Text to read:

How Would Project 2025 Affect Immigrants?

The conservative blueprint has been deemed an assault on immigration on a scale unseen in modern American history.

Project 2025, the conservative party blueprint for dismantling the US government and remaking it to reflect extremist Christian Right policies and ideologies, lays out a cruel and unprecedented plan to detain and deport millions of people living in the US, and deter others seeking refuge from persecution. Former White House aide, Steven Miller, who was chief architect of Trump’s border policy, has been credited in the media for the ideas that are regurgitated in Project 2025.

The new plan represents an extreme expansion of anti-immigration policies that, if enacted, will lead to unprecedented suffering and renewed displacement for millions into insecurity and dangerous home countries in conflict, a draconian plan, say immigration critics of Project 2025. It calls for the largest domestic deportation operation in American history.

America’s economy will also suffer significant negative impacts, since Project 2025’s proposals directly affect workers in several major sectors, including agriculture and construction. The blueprint represents a serious setback for immigrants’ rights, and many of the proposed policies are likely to be contested as violations of human rights under current law.

Project 2025’s authors openly admit that immigration is a hot-button polarizing political issue that resonates with conservative voters, and admit they plan to exploit fear of immigration to lure voters. Here, immigrants are presented as a threat to Americans, and to America’s cities, and to safety and the economy. Immigrants make for an all-purpose enemy, and are pitted against citizens, and linked with crime. Inflammatory rhetoric infuses Project 2025.

Project 2025’s blueprint reflects a nativist domestic policy and an isolationist foreign policy. It calls for militarizing enforcement to seal the border, and going after undocumented immigrants in ways not previously allowed by law or policy. Among radical proposals, it calls for abolishing the Department of Homeland Security and merging it with other agencies now tasked with border control activities into a giant, umbrella law enforcement agency, the third-largest in government, with Cabinet-level status. (pg. 89) It would redirect money from the military budget to border enforcement.

Below are key specific proposals and how they may impact immigrants, divided into topic areas:

Enforcement

➢ Revise existing law to allow mass detention: The authors propose passing new federal rules that will overrule individual states: “A single nationwide detention standard should be codified that prevents individual states from mandating that federal government agencies adhere to widely expansive and ever-changing sets of standards. Such standards should allow the flexibility to use large numbers of temporary facilities such as tents.” (pg. 140)

➢ Set up 100,000 new beds for detainees: “Congress should mandate and fund additional bed space for alien detainees. ICE should be funded for a significant increase in detention space, raising the daily available number of beds to 100,000.” (pg. 143)

➢ Militarize the border: The authors propose using the Department of Defense (the Army, National Guard, etc.) to help civil authorities with “domestic emergencies” and “law enforcement support.” (pg. 107)

➢ Expedite detentions and deportations – without warrants: “ICE Enforcement and Removal Operations (ERO) should be identified as being primarily responsible for enforcing civil immigration regulations, including the civil arrest, detention, and removal of immigration violators anywhere in the United States, without warrant where appropriate….” (pg. 142)

Objectives:
**A.** Transcribe the stretch from "The new plan" through "under current law." in the article on Project 2025 and immigrants.
**B.** Decide whether each statement below agrees with the article on Project 2025 and immigrants. Answer yes or no for each and quote the deciding words.
(i) The blueprint would raise ICE's daily available beds to 100,000.
(ii) The plan would move money from border enforcement into the military budget.
(iii) The proposed merged enforcement agency would be the largest in government.
**C.** Carry the article on Project 2025 and immigrants forward from its last sentence.

Supplied material:
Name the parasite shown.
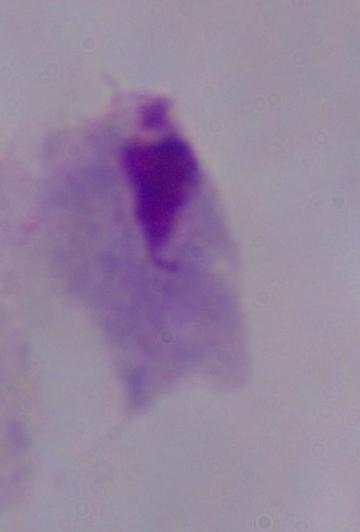
A trichomonad.

Photomicrograph. 1000x magnification.Assess this cell for malaria.
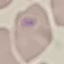
Uninfected.

Acquired by smartphone through the microscope eyepiece. Giemsa-stained preparation. Automatically extracted cell patch, resized to 64 × 64 pixels. Thin blood film.Assess this cell for malaria.
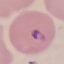
Parasitized.

Summary:
  - Image type: cell patch, automatically extracted from a larger field of view and resized to 64 × 64 pixels
  - Capture: smartphone camera at the microscope eyepiece
  - Stain: Giemsa
  - Preparation: thin smear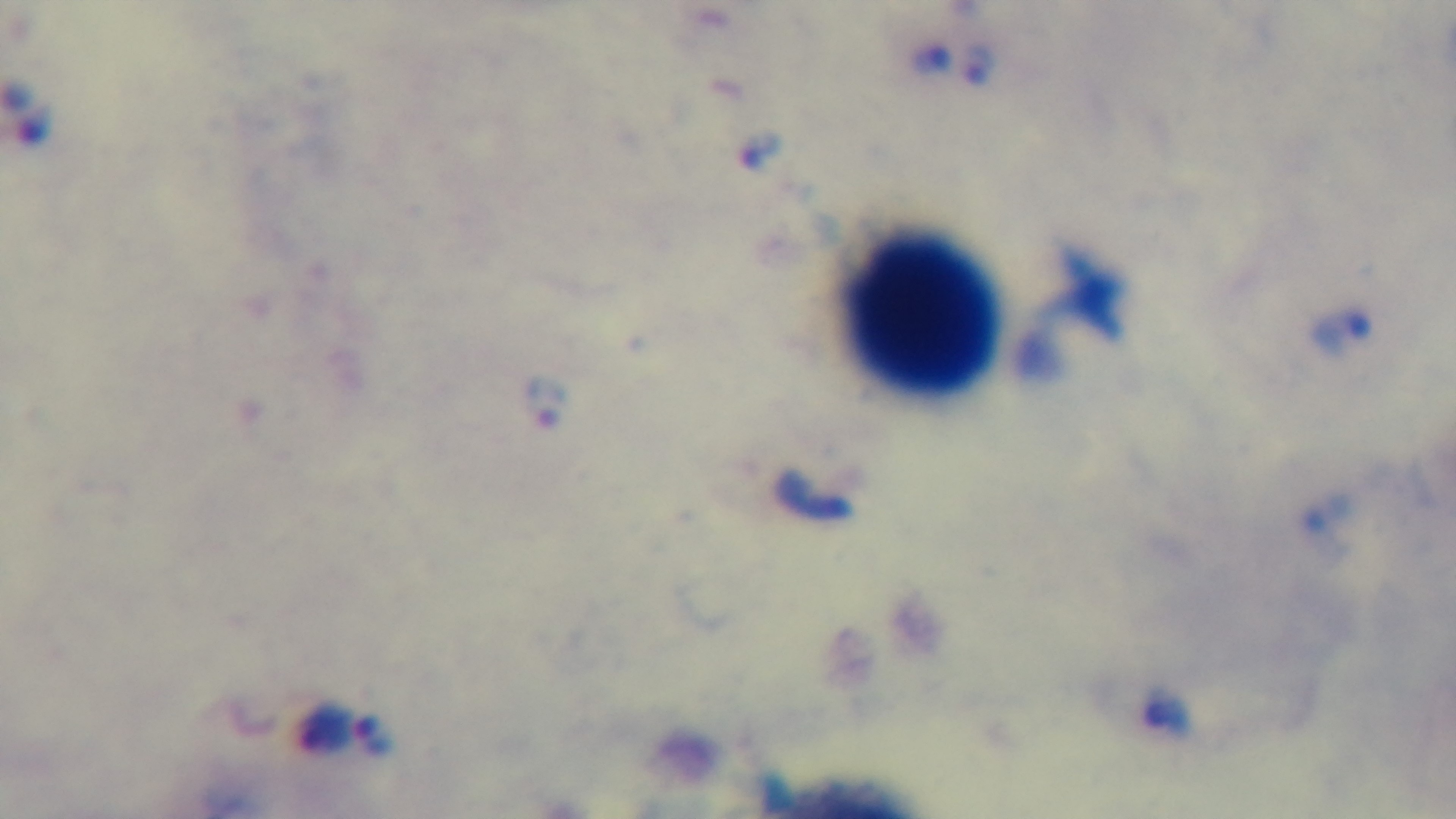

Summary:
  - Objective: 100x oil immersion
  - Capture: mounted 4K digital camera
  - Stain: Giemsa
  - Preparation: thick smear
  - Field of view: single
  - Modality: light microscopy
  - Malaria status: positive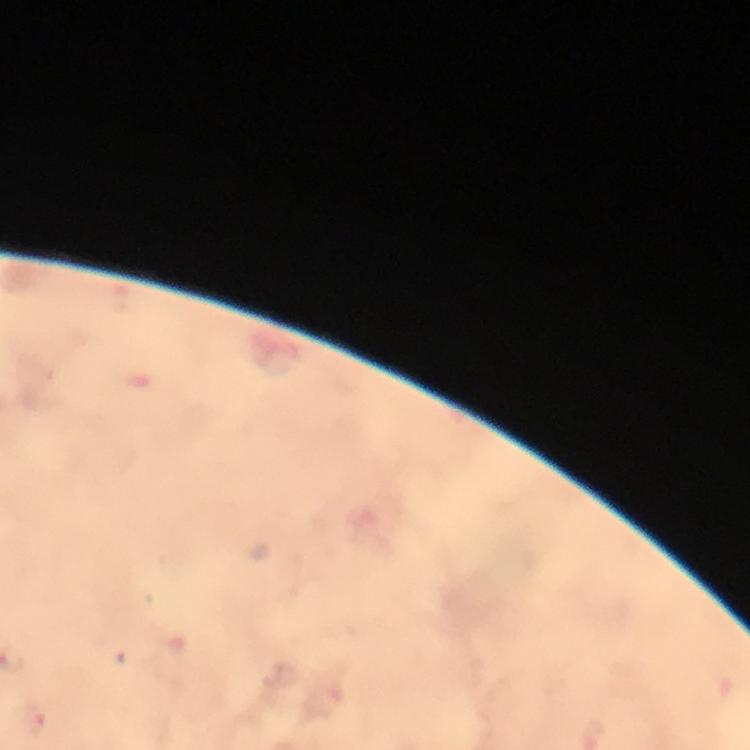

Approximate centers as (x, y) in pixels.
Summary:
  - Malaria parasite locations: (34, 722)
  - Stain: Giemsa
  - Immersion oil: applied
  - Magnification: 100x
  - Capture: smartphone camera through the microscope
  - Cropped from: one field of view
  - Context: from a malaria diagnostic workup
  - Preparation: thick blood smear
  - Image size: 750×750 pixelsClassify this cell by malaria status.
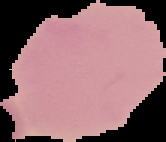

It is uninfected.

From a thin blood smear. The area outside the segmented cell region is set to black. Image is 166×142 pixels.Assess this cell for malaria.
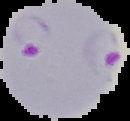

It is parasitized.

Summary:
  - Image size: 130×121 pixels
  - Preparation: thin blood smear
  - Image type: segmented cell region with the area outside set to black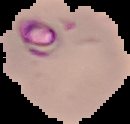

preparation = thin blood film
malaria status = parasitized
image type = segmented cell region with the area outside set to black
image size = 130×124 pixels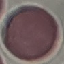
{
  "result": "no malaria parasites seen",
  "stain": "Giemsa",
  "capture": "smartphone through the microscope eyepiece",
  "preparation": "thin smear",
  "image_type": "automatically extracted cell patch, resized to 64 × 64 pixels"
}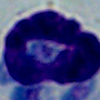

A white blood cell is shown. Photomicrograph. Captured at 1000x magnification.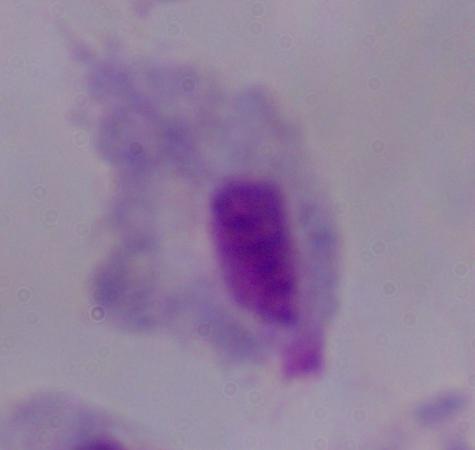

Summary:
  - Identification: trichomonad
  - Magnification: 1000x
  - Modality: photomicrograph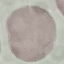

Malaria status: uninfected. Photographed with a smartphone camera at the microscope eyepiece. Thin blood smear. Automatically extracted cell patch, resized to 64 × 64 pixels. Giemsa-stained preparation.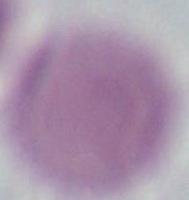
Summary:
  - Modality: photomicrograph
  - Magnification: 1000x
  - Identification: erythrocyte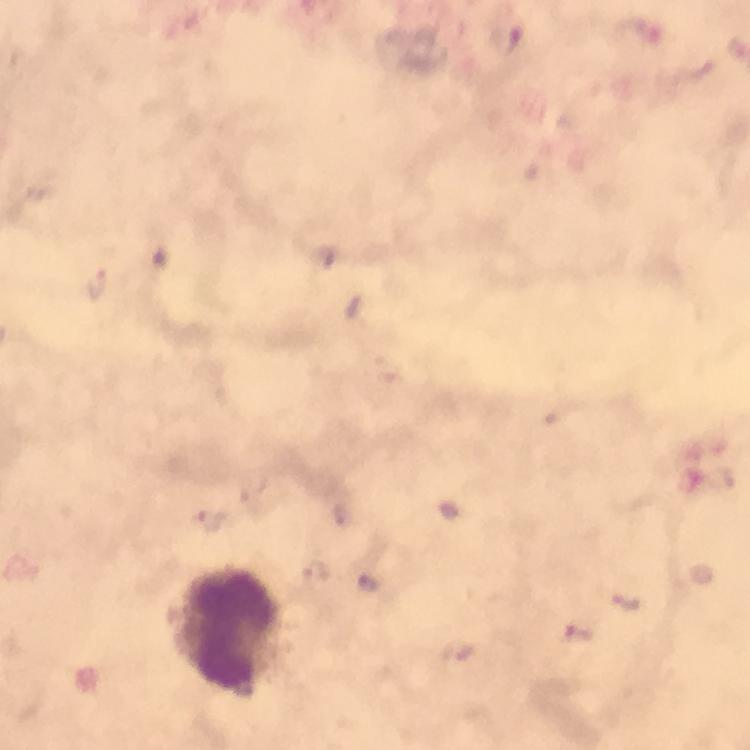
Approximate centers as {x, y} in pixels. Leukocyte locations: {223, 631}. Malaria parasite locations: {508, 39}, {324, 257}, {95, 285}, {448, 509}, {342, 515}, {208, 521}, {316, 574}, {372, 580}, {628, 604}, {578, 635}, {457, 652}. Image is 750×750 pixels. Cropped region of a single field of view. Immersion oil applied. At 100x magnification. Giemsa stain. Thick smear. Photographed with a smartphone mounted on the microscope. From a diagnostic examination for malaria.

The results:
**A.**
The new plan represents an extreme expansion of anti-immigration policies that, if enacted, will lead to unprecedented suffering and renewed displacement for millions into insecurity and dangerous home countries in conflict, a draconian plan, say immigration critics of Project 2025. It calls for the largest domestic deportation operation in American history.

America’s economy will also suffer significant negative impacts, since Project 2025’s proposals directly affect workers in several major sectors, including agriculture and construction. The blueprint represents a serious setback for immigrants’ rights, and many of the proposed policies are likely to be contested as violations of human rights under current law.

**B.**
(i) Yes: "raising the daily available number of beds to 100,000."
(ii) No: "It would redirect money from the military budget to border enforcement."
(iii) No: "the third-largest in government"

**C.**
➢ Create a new authority to “expel illegal aliens across the border immediately when certain non- health conditions are met, such as loss of operational control of the border.” (pg. 147)

➢ Direct Congress to fund 20,000 Expedited Removal Officers (ERO) and 5,000 attorneys at the Office of the Principal Legal Advisor (OPLA). (pg. 143)

➢ Direct ICE to “take custody of all aliens with records for felonies, crimes of violence, DUIs, previous removals, and any other crime considered a national security or public safety threat under current laws.” (pg. 141)

➢ Give ICE authority to arrest, detain, and remove “immigration violators” anywhere; eliminate “sensitive zones” where ICE now cannot operate. (pg. 142)

➢ Expand use of workplace search warrants (‘Blackies Warrants’) to allow ICE to question or apprehend workers it suspects of being undocumented immigrants. (pg. 142)

➢ Recommence negotiations with Mexico to fully implement the Remain in Mexico Protocols. (pg. 151)

➢ Give Border Patrol agents more leeway: Bring back horseback-mounted Border Patrol, and “clear the records and personnel files of those who were falsely accused by Secretary Alejandro Mayorkas of whipping migrants and issue a formal apology on behalf of DHS and CBP.” (pg. 139)

➢ Fund and expand the border wall by appropriating money from Congress. (pg. 147). Use the Department of Defense to “assist in aggressively building the wall.” (pg. 166)

➢ Have Congress authorize state and local law enforcement to join in immigration and border security actions to detain and question individuals suspected of violating work rules that forbid undocumented immigrants from working. (i)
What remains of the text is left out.